20. Pelatihan Teknis adalah proses penyelenggaraan belajar mengajar untuk memenuhi persyaratan kompetensi teknis yang diperlukan untuk pelaksanaan tugas sebagai bagian integral dari sistem pembinaan karier dan prestasi kerja.
21. Pelatihan Fungsional adalah proses penyelenggaraan belajar mengajar untuk memenuhi persyaratan kompetensi sesuai jabatan fungsional masing-masing yang diperlukan untuk pelaksanaan tugas jabatannya.
22. Pelatihan...
22. Pelatihan Kepemimpinan adalah proses penyelenggaraan belajar mengajar untuk mencapai persyaratan kompetensi kepemimpinan aparatur pemerintah yang sesuai dengan jenjang jabatan struktural.
23. Pelatihan Dasar Calon Pegawai Negeri Sipil adalah proses penyelenggaraan belajar mengajar yang merupakan syarat pengangkatan calon Pegawai Negeri Sipil menjadi Pegawai Negeri Sipil.
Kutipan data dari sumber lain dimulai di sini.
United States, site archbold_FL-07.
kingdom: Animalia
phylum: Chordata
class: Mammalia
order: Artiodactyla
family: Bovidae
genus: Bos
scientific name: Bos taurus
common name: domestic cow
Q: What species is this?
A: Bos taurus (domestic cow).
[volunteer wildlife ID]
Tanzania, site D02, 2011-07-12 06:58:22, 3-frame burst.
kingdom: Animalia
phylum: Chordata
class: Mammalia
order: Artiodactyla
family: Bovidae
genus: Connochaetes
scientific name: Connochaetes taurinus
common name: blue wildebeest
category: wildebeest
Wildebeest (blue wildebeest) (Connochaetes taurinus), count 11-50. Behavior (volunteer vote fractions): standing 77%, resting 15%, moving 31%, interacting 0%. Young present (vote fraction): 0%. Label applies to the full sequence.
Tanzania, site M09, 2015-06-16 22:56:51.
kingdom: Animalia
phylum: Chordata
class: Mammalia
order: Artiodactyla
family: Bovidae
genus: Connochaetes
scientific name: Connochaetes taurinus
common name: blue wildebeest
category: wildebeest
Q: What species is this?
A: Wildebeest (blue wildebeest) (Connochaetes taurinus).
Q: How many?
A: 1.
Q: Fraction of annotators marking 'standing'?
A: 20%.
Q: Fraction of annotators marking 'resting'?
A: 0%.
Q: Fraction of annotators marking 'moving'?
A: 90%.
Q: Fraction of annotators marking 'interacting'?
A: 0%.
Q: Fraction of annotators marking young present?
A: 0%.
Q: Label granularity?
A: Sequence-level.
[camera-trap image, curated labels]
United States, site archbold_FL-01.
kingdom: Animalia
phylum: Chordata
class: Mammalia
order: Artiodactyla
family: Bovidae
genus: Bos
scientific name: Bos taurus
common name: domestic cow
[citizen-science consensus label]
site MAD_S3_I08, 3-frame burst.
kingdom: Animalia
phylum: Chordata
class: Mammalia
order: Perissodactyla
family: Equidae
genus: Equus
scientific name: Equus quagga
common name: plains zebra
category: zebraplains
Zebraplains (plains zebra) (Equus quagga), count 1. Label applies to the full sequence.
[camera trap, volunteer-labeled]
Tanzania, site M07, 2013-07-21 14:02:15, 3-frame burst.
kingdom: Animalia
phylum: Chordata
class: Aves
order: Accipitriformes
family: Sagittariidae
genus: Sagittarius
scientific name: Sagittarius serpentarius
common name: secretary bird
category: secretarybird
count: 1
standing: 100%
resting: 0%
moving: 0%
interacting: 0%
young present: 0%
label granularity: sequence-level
24. Pelatihan Pegawai PPPK adalah pelatihan yang diselenggarakan untuk meningkatkan kompetensi PPPK sesuai ketentuan yang berlaku.
25. Pelatihan Pimpinan Perangkat Daerah adalah proses penyelenggaraan belajar mengajar untuk mencapai persyaratan kompetensi manajerial yang diukur dari tingkat pendidikan, pelatihan struktural atau manajemen dan pengalaman kepemimpinan bagi Perangkat Daerah.
26. Bimbingan Teknis yang selanjutnya disebut Bimtek adalah jenis pengembangan kompetensi aparatur dalam rangka memberikan bantuan berupa tuntunan untuk menyelesaikan masalah yang bersifat teknis.
27. Fasilitasi pengembangan sumber daya manusia adalah kegiatan dalam bentuk kerjasama penyelenggaraan Pelatihan teknis, Pelatihan fungsional, Pelatihan kepemimpinan, Pelatihan prajabatan, Pelatihan pimpinan perangkat daerah dan sertifikasi kompetensi antara Pemerintah Daerah dengan Pemerintah Daerah lainnya dan/atau Kementerian/ Lembaga Pemerintahan Non Kementerian.
28. Lembaga Sertifikasi Penyelenggara Pemerintahan Dalam Negeri di provinsi yang selanjutnya disingkat LSP-PDN Provinsi adalah lembaga pelaksana uji kopetensi dan sertifikasi yang dibentuk oleh Gubernur untuk melaksanakan uji kompetensi dan Sertifikasi Kompetensi Pemerintahan bagi pegawai Aparatur Negeri Sipil di lingkungan Pemerintah Daerah Provinsi Sulawesi Barat.
29. Badan Pengembangan Sumber Daya Manusia yang selanjutnya disebut disingkat BPSDM adalah Badan Pengembangan Sumber Daya Manusia Provinsi Sulawesi Barat.
30. Kepala Badan Pengembangan Sumber Daya Manusia yang selanjutnya disingkat Kepala BPSDM adalah Kepala Badan Pengembangan Sumber Daya Manusia Provinsi Sulawesi Barat.